An International Atomic Energy Agency (IAEA) team of experts said France has significantly strengthened its regulatory framework for nuclear and radiation safety, while noting that future challenges will require a continued focus on resource management.

The Integrated Regulatory Review Service (IRRS) team concluded an eight-day follow-up mission today to assess how France has implemented recommendations and suggestions made by a 2014 mission. The team was hosted by the Government and the Autorité de Sûreté Nucléaire (ASN), which is responsible for nuclear and radiation safety regulation in the country.

Using IAEA safety standards and international best practices, IRRS missions are designed to strengthen the effectiveness of the national regulatory infrastructure, while recognizing the responsibility of each State to ensure nuclear and radiation safety.

The IRRS team found that 14 of the 16 recommendations made by the 2014 mission had been implemented. It said that ASN had made significant progress in enhancing its management system and developed policy statements incorporating safety culture aspects in training, self-assessment and management. Further efforts are required to secure sufficient human and financial resources, and to complete regulatory guidance documents.
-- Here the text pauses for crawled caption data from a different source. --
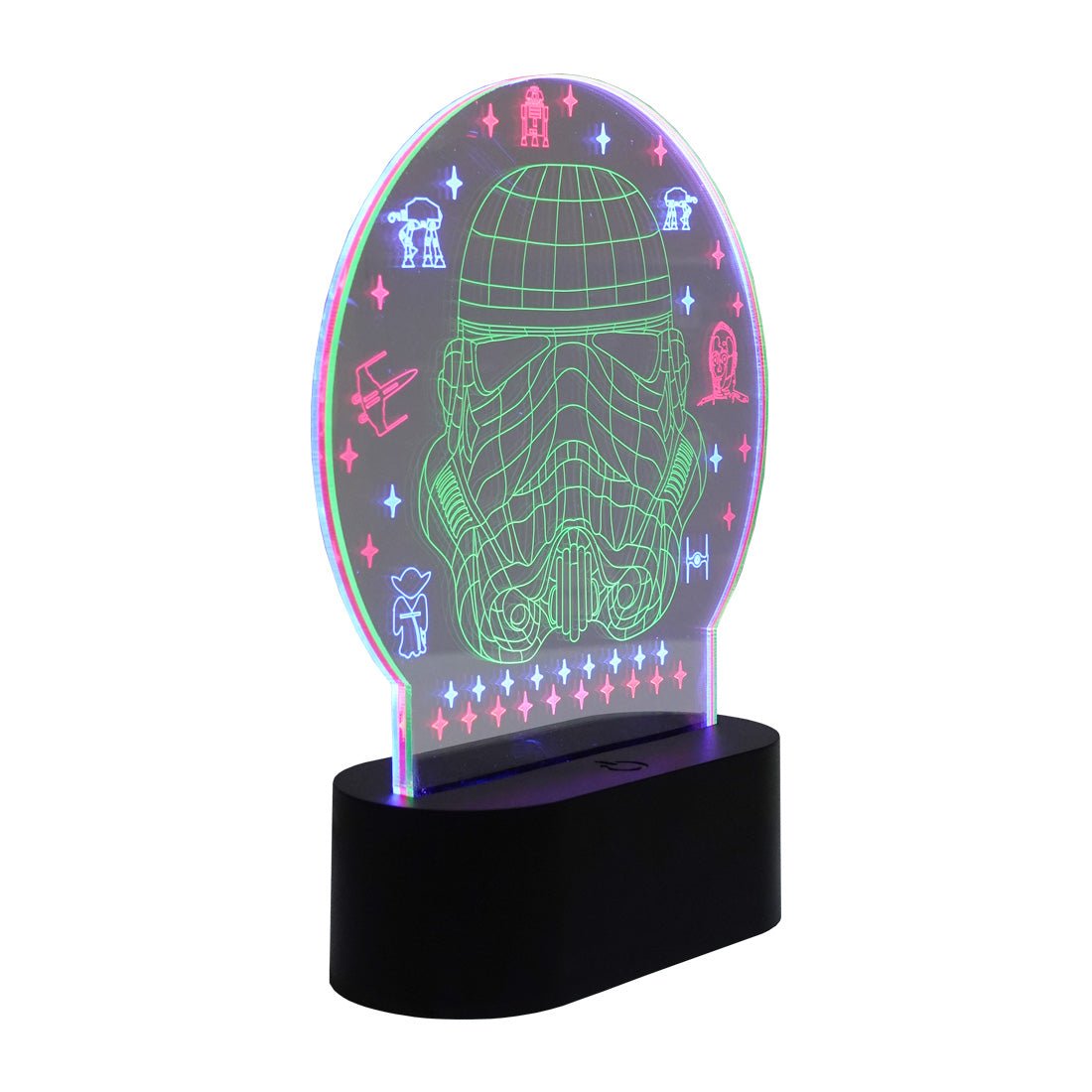 Led Neon 3D Stormtrooper Shape - إضاءة - Store 974 | ستور ٩٧٤
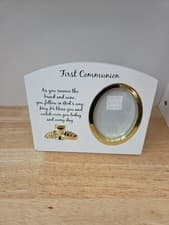 Image of First Communion 3" X 4" Photo Frame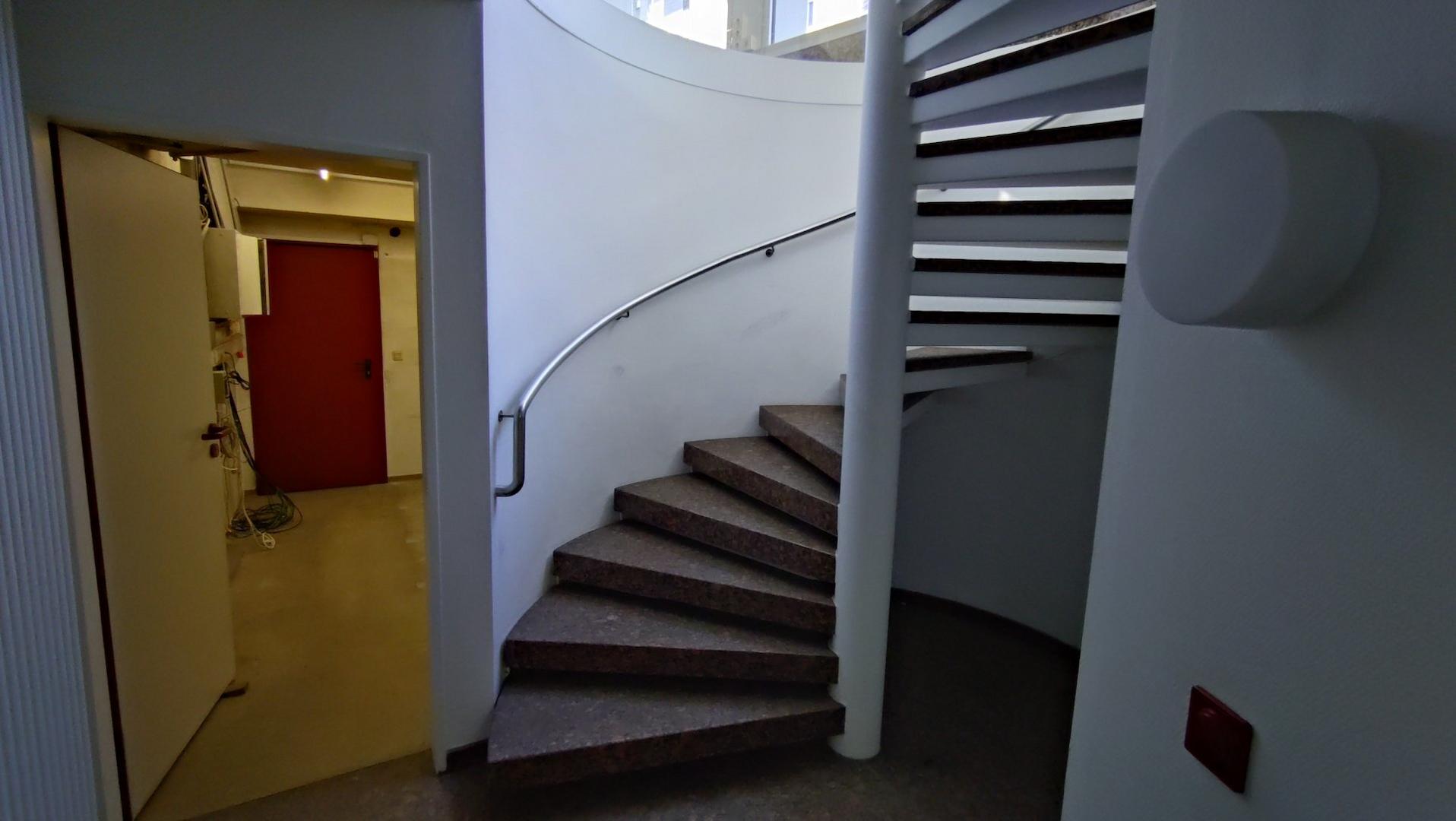 Treppenangang Untergeschoss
“A comprehensive action plan established by ASN after the 2014 IRRS mission led to significant progress in all areas,” said team leader Bill Dean, former Director of the Office of Nuclear Reactor Regulation at the United States Nuclear Regulatory Commission. “In particular, the Government and ASN have made considerable effort in revising the legal and regulatory framework and further enhancing its alignment with the IAEA Safety Standards.”

Nuclear power generates more than 70 percent of France’s electricity, the largest share in the world. The country has 58 operating nuclear power reactors and one under construction, at Flamanville on the north-western coast.

The IRRS team provided a preliminary report on the status of implementation of the recommendations and suggestions made by the 2014 mission to the ASN and the Government to help them continue strengthening the regulatory framework. The team noted that ASN has added financial and personnel resources, while introducing efficiencies across its activities and improving its resource planning. The team said ASN should continue focusing on resource management to ensure it is able to meet upcoming challenges, including periodic safety reviews, the life extension of nuclear power plants and new responsibilities such as supply chain oversight and radioactive source security.

“I am especially happy that the IAEA made it possible to gather together a strong team with high skill levels to appraise the efforts made by ASN, after the full scope mission performed in 2014,” ASN Chairman Pierre-Franck Chevet said.

Greg Rzentkowski, Director of the IAEA’s Division of Nuclear Installation Safety, said: “The ASN is an effective regulator as evidenced by the findings of the IRRS mission.” He added that “France is the first country to complete its second cycle of IRRS Missions which is a reflection of national commitment to continuous safety improvement.”

The final mission report will be provided to the Government of France in about three months. French authorities told the IAEA they plan to make the report public.